Brief 1: Copy the passage of the radiation heat transfer excerpt between "Emissivity, Absorptivity, Reflectivity, and" and "emitted radiation balanced).", inclusive.
Brief 2: Please continue the radiation heat transfer excerpt from its last sentence.

Excerpt to read:
========================================================================

For any surface, the incident radiation must be accounted for:

$\alpha + \rho + \tau = 1$

For opaque surfaces (most solids), $\tau = 0$, which simplifies to:

$\alpha + \rho = 1$

This means that for an opaque surface, reflectivity is simply the complement of absorptivity: $\rho = 1 - \alpha$. Transmissivity is only non-zero for materials like glass or thin plastic films.

Emissivity, Absorptivity, Reflectivity, and Transmissivity

Kirchhoff's Law and Thermal Equilibrium

Kirchhoff's law is one of the most useful relationships in radiation heat transfer. It states that at a given temperature and wavelength, the spectral emissivity and spectral absorptivity of a surface are equal:

$\varepsilon_\lambda = \alpha_\lambda$

What this means practically: a surface that's a good absorber at a particular wavelength is also a good emitter at that wavelength, provided the surface is in thermal equilibrium (constant temperature, with absorbed and emitted radiation balanced).

Thermal equilibrium examples include a room-temperature object sitting in a room, a hot part sitting inside a furnace at steady state, or a spacecraft in radiative equilibrium with its surroundings.

A common pitfall: Kirchhoff's law applies strictly at the same wavelength and temperature. When the source of irradiation is at a very different temperature than the surface (so the relevant wavelength ranges don't overlap much), the total emissivity and total absorptivity may not be equal. This distinction matters in problems like solar irradiation of surfaces at room temperature.

========================================================================

Data:
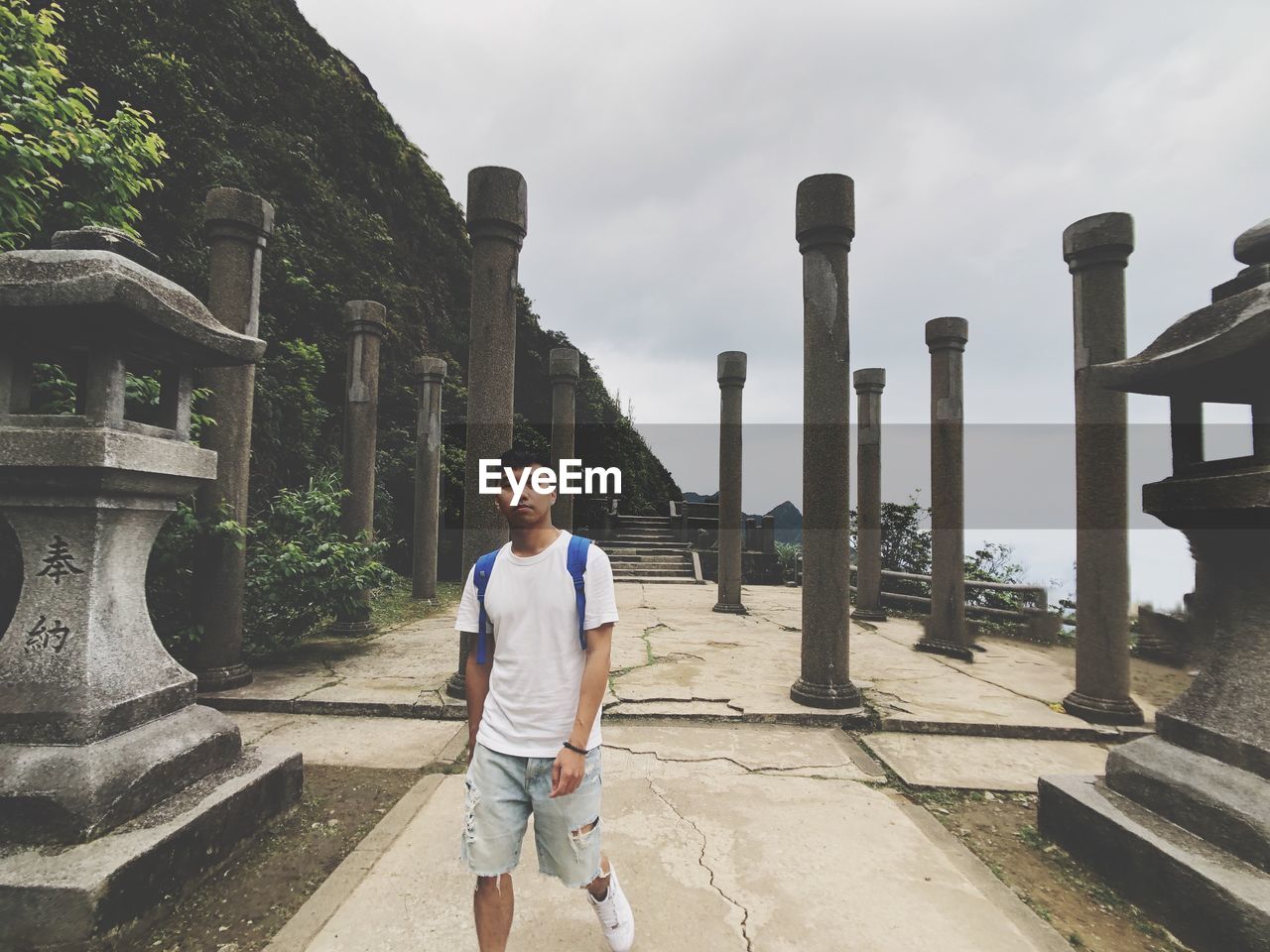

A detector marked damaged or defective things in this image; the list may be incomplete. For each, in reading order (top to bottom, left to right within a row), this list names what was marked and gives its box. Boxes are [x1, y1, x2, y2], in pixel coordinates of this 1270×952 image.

========================================================================

Exercise response 1:
Emissivity, Absorptivity, Reflectivity, and Transmissivity

Kirchhoff's Law and Thermal Equilibrium

Kirchhoff's law is one of the most useful relationships in radiation heat transfer. It states that at a given temperature and wavelength, the spectral emissivity and spectral absorptivity of a surface are equal:

$\varepsilon_\lambda = \alpha_\lambda$

What this means practically: a surface that's a good absorber at a particular wavelength is also a good emitter at that wavelength, provided the surface is in thermal equilibrium (constant temperature, with absorbed and emitted radiation balanced).

Exercise response 2:
Factors Affecting Radiation Properties

Several factors can significantly alter a surface's radiation properties:

• Material composition: Metals behave differently from non-metals. Polished metals tend to have low emissivity ($\varepsilon \approx 0.03$ to $0.1$) and high reflectivity, while non-metals like brick, wood, and skin tend to have high emissivity ($\varepsilon > 0.8$).
• Surface finish: A polished copper surface might have $\varepsilon \approx 0.03$, while heavily oxidized copper can reach $\varepsilon \approx 0.7$.
• Temperature: Higher temperatures generally increase emissivity for metals, partly because oxidation accelerates and the peak emission wavelength shifts.
• Wavelength: A surface can be highly absorbing at one wavelength and highly reflective at another. This is the basis for selective surfaces.
• Angle of incidence/emission: Emissivity can change significantly at oblique angles, especially for metals and dielectrics.

Surface Temperature and Radiation Properties

Temperature Dependence of Radiation Properties

As temperature rises, two things happen that affect radiation properties:

1. The peak wavelength of emitted radiation shifts to shorter wavelengths according to Wien's displacement law ($\lambda_{\max} T = 2898 \; \mu m \cdot K$). At shorter wavelengths, many materials have different emissivity values than at longer wavelengths.
2. Physical changes at the surface (oxidation, microstructural changes) can alter emissivity directly. A clean metal surface at room temperature may have low emissivity, but after prolonged exposure to high temperatures, oxide growth can push emissivity much higher.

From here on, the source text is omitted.